Long covid, in the midst of the panic over the acute phase of the disease, may seem like an anxiety too far. But the implications may be far more serious than many believe. There are precedents in history: the after-effects of the Spanish flu suffered by some survivors sound eerily similar to the complaints from long covid patients.
South African historian Howard Phillips’ book ‘Black October’ about the 1918 epidemic in that country describes in his book how the incapacity caused by the flu and its after-effects made a severe impact on the country’s economy. The debilitating lethargy that afflicted flu patients in what is now Tanzania has been blamed for causing the worst famine in that region in 100 years.
In the UK, doctors reported alarming levels of nervous disorders such as depression, while Norway recorded a seven-fold increase in psychiatric hospital admissions in each of the six years following the 1918 pandemic.
While some outbreaks of mysterious illness during and after the 1918 pandemic are less clearcut, such as the previously undescribed encephalitis lethargica that struck people across the world during and after the Spanish flu scourge, most countries reported widespread sufferers of the type of lethargy Phillips describes.
Long covid may not yet be fully understood, but one thing is self-apparent. If you avoid getting covid, you won’t get the persistent version. We don’t know yet whether the vaccines offer protection from long covid and we don’t know how long or how severely most people will be incapacitated by it.
The numbers published in the latest studies make clear that this isn’t a minor issue. Becoming blasé about soaring infection rates because fewer patients in this third wave, so far, have required hospital care, is foolish. The only guarantee against contracting this complex condition is making sure you don’t get covid in the first place. It’s far too soon to stop enforcing social distancing measures, or to be allowing large public events to take place.

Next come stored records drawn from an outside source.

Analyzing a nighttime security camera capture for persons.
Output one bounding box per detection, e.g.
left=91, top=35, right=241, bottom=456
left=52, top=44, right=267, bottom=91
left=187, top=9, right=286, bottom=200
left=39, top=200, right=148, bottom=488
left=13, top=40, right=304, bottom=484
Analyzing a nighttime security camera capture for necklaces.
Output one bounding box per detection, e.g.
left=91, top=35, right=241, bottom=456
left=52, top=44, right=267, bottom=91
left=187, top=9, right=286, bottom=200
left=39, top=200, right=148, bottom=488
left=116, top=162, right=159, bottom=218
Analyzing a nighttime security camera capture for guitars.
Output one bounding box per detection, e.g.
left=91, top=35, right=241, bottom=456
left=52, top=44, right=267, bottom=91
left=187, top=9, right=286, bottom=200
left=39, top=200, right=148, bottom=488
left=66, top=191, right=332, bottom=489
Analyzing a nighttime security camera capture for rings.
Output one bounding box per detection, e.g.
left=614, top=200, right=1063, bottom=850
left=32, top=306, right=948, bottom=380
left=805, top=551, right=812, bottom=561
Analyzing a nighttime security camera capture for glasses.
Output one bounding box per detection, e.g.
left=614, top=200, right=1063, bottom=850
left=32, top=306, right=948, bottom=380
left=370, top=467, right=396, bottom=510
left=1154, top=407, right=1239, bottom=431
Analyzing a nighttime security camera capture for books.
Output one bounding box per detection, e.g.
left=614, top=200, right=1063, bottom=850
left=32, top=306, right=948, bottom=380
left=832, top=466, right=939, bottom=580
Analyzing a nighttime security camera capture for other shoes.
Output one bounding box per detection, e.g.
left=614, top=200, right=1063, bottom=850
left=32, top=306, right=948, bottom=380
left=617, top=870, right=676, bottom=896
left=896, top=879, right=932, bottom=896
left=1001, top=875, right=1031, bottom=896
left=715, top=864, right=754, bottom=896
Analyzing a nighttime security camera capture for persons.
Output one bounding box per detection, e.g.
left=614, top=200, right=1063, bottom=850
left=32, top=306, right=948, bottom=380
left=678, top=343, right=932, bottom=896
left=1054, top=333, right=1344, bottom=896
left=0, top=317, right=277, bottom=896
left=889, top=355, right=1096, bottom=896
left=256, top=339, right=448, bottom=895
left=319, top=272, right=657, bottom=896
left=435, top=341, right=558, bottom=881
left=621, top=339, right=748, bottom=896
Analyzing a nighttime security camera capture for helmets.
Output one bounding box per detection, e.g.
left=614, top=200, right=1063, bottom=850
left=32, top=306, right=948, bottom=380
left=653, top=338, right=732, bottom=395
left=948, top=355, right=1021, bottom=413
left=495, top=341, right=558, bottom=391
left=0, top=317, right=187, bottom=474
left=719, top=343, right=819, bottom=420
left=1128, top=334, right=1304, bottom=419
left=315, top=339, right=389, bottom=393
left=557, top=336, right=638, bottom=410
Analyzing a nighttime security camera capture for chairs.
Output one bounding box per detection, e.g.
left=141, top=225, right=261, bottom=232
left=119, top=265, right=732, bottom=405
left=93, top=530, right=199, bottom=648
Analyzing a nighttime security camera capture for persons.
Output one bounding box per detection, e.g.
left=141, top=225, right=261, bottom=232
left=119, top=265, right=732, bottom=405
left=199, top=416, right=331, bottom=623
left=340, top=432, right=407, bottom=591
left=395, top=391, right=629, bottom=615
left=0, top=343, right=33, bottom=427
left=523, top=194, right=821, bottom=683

Health Minister Fearne is playing with fire with his confused, ill-advised tennis game of opening, closing, re-opening, re-closing. Malta needs a properly laid, scientifically-informed plan to control the covid menace. And whatever the plan is, it must also take into account long covid. A failure to do so could be disastrous. We may not have all the information we need to contend with it yet, but we know enough to tell us that it’s crucial we take it seriously.
Very well researched article, and a loud alarm call for Governments to lift the misty vision and embark on an urgent mission to plan the future demands on our health sector, economic sector and social sector.
Just reading it with a layman’s mind, makes it scary.
I also wonder what impact this could have on fertility rates, and the overall health of embryos and newborn babies.
Unfortunately, Government is only interested in communicating good news in a political game based on numbers, to sustain an increasing semi-literate voting population.
Covid 19 has already found governments worldwide, with low budgets on the health sector, and unless economic priorities are put right immediately, long Covid will bring about a breakdown in the health of all nations, and not least Malta with no natural resourses and completely dependent on EU funding and EU tourism.
Thank you Blanche and Shift News for keeping us independently aware of crucial news and other developments.
Prevention is better than cure; that’s for sure!